For many baseball fans (the last two World Series games received an a little more than 15 million viewers each) the baseball championship is an destination, not an event - a place to which they have been traveling for months, even years.  Nowhere is that more true than in Philadelphia, a city whose baseball franchise hasn't appeared in a World Series in fifteen years and hasn't been victorious in one since 1980.

The Philadelphia Phillies hail from...  Philadelphia, a large metropolis in the state of Pennsylvania.  Pennsylvania is a state in which Senator McCain has been gaining ground in the last week, a state that swung hard for Hillary Clinton and came in weak for Senator Obama in the primaries.
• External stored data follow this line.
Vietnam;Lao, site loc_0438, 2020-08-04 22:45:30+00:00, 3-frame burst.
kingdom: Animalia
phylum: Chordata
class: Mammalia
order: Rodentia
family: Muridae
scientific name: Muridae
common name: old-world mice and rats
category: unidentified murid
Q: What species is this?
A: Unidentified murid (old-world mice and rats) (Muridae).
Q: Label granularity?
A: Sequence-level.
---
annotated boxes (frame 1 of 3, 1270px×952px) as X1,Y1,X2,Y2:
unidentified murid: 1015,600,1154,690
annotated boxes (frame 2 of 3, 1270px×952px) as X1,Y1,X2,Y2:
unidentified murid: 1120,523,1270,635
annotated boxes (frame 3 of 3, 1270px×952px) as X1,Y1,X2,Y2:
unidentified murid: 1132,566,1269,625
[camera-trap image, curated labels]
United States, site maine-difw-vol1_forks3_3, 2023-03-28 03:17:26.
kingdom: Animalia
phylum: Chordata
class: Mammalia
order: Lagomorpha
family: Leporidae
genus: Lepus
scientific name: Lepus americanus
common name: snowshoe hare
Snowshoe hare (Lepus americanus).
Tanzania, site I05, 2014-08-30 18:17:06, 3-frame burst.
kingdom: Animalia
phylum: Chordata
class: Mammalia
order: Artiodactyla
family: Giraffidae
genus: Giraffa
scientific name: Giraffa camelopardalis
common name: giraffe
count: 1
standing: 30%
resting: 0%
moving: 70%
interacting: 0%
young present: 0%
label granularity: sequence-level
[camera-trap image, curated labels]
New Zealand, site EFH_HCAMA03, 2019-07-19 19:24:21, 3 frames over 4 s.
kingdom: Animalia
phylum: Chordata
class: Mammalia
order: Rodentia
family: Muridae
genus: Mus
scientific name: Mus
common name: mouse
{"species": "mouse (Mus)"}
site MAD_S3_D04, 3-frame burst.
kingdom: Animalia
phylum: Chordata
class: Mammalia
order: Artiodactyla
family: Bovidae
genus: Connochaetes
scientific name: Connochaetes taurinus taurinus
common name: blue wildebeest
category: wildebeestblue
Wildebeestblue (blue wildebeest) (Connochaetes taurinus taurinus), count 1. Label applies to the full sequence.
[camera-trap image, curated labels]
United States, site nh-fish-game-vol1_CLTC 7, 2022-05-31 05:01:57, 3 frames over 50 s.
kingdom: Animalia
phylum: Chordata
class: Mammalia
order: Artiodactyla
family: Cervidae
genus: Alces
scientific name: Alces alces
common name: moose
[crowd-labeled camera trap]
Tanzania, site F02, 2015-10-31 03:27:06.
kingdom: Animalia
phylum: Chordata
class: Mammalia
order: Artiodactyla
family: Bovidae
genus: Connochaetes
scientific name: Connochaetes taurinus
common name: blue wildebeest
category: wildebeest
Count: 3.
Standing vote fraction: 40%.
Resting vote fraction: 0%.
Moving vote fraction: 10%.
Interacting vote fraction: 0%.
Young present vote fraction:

In the opposite dugout are the Tampa Bay Rays, whose fans are clinging on to hope that their team can fend off elimination and possibly play on to win their first championship.  Another point of geographic fact: Tampa Bay is in Florida, a state in which the McCain campaign has been gaining ground in the last week, a state that swung hard for Clinton and came in weak for Obama in the primaries, even though the Democrat Florida primary didn't officially count.

I asked myself a question: If my Seattle Mariners were in the World Series, set to play the clinching game and possibly bring the championship to Jet City, and General Motors showered the broadcasting network with enough cash to bump the baseball game for the airing of a half-hour advertisement for the new Yukon hybrid, I would be furious and it would negatively affect my feelings about GM.

When your name is Lenny Bruce you can get away with showing conceit for your audience, not if your name is Barack Obama.  In battleground states, walking on eggshells is standard operating procedure when you're the front-runner and inconveniencing sports fans just so you can broadcast another political ad that comes following a tsunami of political ads may just be enough of an irritation to sway precious votes.

Or not.  I could be wrong.  But if you were Barack Obama, would you feel like you need to take that chance?   

Senator Obama's has seriously overestimated the public's appetite for political theater, and similar misjudgments have often placed him in hot water during the campaign.  This time, the look for tiny bubbles forming in the pot as the Democrat nominee places himself ahead of the national pastime; and this gives Obama's opponents a chance to drive the temperature to 212 degrees Fahrenheit.  Meanwhile, John McCain will continue to smile and point to left field.

Batter up.

1 comment:

  1. Get real...John McCain has ZERO to smile about with 6 days left in the election. Your so-called 'article' is long on hyperbole and short on reality.